REQUIRED TASK
Please count how many lines of the records contain the string "from", with case counting, and reply with only that number.

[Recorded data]
— Start —

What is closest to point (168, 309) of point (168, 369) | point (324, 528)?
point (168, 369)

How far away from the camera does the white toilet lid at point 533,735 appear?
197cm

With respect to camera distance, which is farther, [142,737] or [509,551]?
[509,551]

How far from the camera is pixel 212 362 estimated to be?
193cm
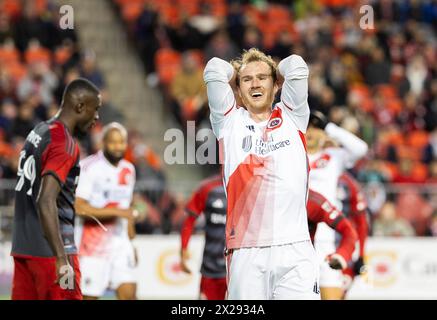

— End —

SOLUTION TO THIS EXERCISE
2